> Source material
━━━━━━━━
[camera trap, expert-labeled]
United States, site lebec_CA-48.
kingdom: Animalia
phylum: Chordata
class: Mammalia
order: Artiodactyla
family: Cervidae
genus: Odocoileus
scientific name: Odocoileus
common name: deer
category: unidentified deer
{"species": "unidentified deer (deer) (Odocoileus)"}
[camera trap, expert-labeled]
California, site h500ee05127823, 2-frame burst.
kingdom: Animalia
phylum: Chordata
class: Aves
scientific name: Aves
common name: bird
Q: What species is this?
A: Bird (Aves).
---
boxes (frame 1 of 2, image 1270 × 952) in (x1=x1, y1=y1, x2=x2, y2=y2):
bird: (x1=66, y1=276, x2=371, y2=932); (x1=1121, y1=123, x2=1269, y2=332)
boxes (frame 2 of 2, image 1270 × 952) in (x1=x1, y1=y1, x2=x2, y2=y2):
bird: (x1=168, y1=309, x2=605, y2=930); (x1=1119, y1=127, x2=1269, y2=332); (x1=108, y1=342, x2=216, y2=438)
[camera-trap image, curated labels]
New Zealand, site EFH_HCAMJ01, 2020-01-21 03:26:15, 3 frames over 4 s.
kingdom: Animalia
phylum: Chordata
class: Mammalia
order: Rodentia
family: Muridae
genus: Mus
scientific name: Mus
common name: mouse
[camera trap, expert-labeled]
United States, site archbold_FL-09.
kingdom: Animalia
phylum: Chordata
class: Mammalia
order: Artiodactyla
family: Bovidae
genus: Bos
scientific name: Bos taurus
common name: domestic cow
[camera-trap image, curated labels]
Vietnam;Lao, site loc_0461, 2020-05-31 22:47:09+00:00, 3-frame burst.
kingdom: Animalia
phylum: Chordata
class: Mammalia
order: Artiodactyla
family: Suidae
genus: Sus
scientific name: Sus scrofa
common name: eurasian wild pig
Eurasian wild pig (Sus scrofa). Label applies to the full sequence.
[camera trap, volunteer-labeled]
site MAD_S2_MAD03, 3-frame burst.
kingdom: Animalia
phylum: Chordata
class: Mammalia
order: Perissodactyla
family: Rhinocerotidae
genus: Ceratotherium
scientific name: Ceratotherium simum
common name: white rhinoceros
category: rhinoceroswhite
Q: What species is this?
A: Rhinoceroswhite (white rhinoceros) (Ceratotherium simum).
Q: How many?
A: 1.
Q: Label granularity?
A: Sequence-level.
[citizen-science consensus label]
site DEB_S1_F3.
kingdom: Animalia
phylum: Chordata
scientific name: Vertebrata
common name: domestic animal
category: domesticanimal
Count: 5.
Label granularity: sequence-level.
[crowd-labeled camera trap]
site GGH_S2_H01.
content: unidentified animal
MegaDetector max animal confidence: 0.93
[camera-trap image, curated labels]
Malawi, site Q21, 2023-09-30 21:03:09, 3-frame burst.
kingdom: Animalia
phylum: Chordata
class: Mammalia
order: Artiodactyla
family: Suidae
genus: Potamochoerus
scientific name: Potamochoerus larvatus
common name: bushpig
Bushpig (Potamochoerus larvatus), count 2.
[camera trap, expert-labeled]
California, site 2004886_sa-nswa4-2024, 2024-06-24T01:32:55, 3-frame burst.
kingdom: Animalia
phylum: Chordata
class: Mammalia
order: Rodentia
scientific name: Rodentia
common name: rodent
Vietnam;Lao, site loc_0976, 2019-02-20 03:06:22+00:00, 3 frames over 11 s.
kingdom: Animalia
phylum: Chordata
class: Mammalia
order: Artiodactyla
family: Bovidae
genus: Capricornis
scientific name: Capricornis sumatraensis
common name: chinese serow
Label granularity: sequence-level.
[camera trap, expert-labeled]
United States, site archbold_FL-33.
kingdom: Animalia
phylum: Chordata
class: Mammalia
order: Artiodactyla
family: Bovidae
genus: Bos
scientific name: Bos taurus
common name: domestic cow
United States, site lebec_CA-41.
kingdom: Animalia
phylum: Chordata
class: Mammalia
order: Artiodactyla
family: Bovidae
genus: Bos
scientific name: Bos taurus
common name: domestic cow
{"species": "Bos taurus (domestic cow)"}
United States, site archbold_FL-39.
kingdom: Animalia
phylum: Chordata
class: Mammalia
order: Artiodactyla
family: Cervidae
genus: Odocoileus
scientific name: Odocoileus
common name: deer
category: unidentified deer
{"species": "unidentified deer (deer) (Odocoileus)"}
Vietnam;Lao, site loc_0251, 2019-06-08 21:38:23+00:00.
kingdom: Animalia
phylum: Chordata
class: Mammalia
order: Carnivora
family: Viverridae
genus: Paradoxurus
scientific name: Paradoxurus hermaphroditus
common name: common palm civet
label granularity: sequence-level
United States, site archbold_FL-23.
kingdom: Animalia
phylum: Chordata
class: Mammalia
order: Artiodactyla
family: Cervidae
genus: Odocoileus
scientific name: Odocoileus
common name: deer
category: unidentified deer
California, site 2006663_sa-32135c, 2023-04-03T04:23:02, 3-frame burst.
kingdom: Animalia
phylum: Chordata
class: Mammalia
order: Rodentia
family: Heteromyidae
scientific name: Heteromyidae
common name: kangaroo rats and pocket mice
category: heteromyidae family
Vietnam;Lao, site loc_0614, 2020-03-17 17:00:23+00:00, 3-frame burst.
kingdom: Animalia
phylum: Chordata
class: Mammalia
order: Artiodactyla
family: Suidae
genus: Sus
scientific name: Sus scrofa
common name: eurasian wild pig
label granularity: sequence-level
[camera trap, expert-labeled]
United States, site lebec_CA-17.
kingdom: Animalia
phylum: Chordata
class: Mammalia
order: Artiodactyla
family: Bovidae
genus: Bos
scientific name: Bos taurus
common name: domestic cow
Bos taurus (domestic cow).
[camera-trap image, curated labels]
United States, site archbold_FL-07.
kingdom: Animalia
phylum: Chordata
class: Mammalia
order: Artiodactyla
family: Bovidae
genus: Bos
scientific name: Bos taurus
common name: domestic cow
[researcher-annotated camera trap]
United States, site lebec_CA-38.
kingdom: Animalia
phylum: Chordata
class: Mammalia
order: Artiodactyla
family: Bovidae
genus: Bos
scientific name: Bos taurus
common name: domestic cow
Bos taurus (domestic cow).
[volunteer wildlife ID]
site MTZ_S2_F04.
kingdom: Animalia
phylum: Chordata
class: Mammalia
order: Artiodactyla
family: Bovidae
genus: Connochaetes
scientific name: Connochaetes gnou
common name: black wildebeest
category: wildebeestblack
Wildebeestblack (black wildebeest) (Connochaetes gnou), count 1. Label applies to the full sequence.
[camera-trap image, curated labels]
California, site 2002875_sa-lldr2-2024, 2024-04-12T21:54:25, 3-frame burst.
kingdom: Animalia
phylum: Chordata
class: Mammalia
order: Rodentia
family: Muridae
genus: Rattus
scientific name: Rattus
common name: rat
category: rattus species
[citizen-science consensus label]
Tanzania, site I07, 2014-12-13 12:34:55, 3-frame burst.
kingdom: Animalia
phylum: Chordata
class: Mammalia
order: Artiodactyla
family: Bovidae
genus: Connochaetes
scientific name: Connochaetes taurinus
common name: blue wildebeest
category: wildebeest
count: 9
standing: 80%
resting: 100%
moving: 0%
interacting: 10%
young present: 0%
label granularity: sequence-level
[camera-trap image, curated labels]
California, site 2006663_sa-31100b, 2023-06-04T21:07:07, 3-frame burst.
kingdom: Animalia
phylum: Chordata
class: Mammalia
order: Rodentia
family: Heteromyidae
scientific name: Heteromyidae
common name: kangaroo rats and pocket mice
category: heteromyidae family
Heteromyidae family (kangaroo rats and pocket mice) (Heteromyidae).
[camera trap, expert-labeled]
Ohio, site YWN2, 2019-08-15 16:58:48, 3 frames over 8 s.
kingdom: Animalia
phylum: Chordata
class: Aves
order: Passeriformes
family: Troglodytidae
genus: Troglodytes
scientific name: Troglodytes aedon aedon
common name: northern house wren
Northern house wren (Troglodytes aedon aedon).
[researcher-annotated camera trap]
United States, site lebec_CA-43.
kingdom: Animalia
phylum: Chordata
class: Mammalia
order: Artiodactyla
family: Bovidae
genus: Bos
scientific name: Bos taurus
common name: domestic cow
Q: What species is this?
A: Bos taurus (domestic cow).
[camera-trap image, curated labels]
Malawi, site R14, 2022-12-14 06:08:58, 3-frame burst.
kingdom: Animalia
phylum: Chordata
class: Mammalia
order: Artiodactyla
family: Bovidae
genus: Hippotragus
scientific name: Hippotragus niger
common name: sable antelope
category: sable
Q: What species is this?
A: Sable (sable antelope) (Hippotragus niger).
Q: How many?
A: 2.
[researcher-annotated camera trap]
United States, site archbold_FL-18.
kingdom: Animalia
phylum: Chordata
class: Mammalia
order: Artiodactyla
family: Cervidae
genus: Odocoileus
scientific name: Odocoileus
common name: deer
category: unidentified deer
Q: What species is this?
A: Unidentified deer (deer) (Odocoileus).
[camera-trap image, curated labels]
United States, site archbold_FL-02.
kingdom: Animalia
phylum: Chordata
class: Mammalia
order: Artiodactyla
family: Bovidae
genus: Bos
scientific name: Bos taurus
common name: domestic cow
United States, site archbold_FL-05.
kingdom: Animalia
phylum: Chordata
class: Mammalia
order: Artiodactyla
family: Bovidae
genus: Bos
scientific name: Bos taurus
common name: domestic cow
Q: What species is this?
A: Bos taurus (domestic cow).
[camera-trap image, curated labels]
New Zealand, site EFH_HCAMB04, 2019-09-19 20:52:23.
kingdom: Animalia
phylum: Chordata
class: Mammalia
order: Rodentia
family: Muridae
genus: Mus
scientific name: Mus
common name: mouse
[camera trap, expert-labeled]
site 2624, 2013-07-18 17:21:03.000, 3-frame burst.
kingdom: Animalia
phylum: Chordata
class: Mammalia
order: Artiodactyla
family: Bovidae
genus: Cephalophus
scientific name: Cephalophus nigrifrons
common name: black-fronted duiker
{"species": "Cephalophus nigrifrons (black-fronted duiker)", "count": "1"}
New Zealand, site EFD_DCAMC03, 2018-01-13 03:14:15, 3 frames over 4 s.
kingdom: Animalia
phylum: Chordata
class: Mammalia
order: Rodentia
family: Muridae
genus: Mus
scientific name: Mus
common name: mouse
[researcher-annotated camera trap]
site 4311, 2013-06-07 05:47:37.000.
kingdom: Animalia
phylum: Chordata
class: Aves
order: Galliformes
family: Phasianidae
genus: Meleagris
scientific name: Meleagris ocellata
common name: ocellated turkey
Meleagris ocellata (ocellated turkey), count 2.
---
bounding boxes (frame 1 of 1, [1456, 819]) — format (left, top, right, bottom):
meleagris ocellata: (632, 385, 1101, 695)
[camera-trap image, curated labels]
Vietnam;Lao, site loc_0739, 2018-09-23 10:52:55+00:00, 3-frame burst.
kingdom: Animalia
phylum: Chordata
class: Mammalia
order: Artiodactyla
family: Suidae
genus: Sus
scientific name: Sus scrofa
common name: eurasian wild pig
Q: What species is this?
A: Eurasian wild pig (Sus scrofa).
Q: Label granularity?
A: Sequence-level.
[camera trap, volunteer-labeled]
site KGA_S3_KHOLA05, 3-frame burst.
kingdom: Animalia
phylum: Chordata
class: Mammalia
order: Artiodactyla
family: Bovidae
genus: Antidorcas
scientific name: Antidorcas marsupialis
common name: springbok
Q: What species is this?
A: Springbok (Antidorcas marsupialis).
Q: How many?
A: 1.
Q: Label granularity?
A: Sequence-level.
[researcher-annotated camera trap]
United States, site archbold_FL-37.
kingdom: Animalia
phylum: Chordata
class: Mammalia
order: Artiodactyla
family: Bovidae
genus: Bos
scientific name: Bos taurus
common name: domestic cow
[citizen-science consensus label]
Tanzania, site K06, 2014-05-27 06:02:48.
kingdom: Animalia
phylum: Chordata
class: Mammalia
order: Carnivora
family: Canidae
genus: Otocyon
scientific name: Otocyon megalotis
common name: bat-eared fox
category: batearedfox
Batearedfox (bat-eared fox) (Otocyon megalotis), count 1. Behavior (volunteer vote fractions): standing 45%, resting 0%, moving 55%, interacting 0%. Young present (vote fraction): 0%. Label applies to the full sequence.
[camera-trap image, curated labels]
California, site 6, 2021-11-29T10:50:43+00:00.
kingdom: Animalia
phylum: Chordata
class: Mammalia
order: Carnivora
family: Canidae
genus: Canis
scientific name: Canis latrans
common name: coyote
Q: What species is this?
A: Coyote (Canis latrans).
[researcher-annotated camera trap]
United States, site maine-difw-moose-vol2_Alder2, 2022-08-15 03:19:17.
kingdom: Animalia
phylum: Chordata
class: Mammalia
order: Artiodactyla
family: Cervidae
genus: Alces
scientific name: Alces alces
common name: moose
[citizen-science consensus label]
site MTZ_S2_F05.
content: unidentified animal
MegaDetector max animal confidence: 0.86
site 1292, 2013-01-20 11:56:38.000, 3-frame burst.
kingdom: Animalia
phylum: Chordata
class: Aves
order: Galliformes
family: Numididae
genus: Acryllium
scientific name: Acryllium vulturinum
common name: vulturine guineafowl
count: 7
━━━━━━━━
> Aim of the exercise
Everything above from the line containing "common name: rat" down to the line containing "scientific name: Hippotragus niger" is to be transcribed exactly, with both of those lines included and nothing else added.

> Answer space
common name: rat
category: rattus species
[citizen-science consensus label]
Tanzania, site I07, 2014-12-13 12:34:55, 3-frame burst.
kingdom: Animalia
phylum: Chordata
class: Mammalia
order: Artiodactyla
family: Bovidae
genus: Connochaetes
scientific name: Connochaetes taurinus
common name: blue wildebeest
category: wildebeest
count: 9
standing: 80%
resting: 100%
moving: 0%
interacting: 10%
young present: 0%
label granularity: sequence-level
[camera-trap image, curated labels]
California, site 2006663_sa-31100b, 2023-06-04T21:07:07, 3-frame burst.
kingdom: Animalia
phylum: Chordata
class: Mammalia
order: Rodentia
family: Heteromyidae
scientific name: Heteromyidae
common name: kangaroo rats and pocket mice
category: heteromyidae family
Heteromyidae family (kangaroo rats and pocket mice) (Heteromyidae).
[camera trap, expert-labeled]
Ohio, site YWN2, 2019-08-15 16:58:48, 3 frames over 8 s.
kingdom: Animalia
phylum: Chordata
class: Aves
order: Passeriformes
family: Troglodytidae
genus: Troglodytes
scientific name: Troglodytes aedon aedon
common name: northern house wren
Northern house wren (Troglodytes aedon aedon).
[researcher-annotated camera trap]
United States, site lebec_CA-43.
kingdom: Animalia
phylum: Chordata
class: Mammalia
order: Artiodactyla
family: Bovidae
genus: Bos
scientific name: Bos taurus
common name: domestic cow
Q: What species is this?
A: Bos taurus (domestic cow).
[camera-trap image, curated labels]
Malawi, site R14, 2022-12-14 06:08:58, 3-frame burst.
kingdom: Animalia
phylum: Chordata
class: Mammalia
order: Artiodactyla
family: Bovidae
genus: Hippotragus
scientific name: Hippotragus niger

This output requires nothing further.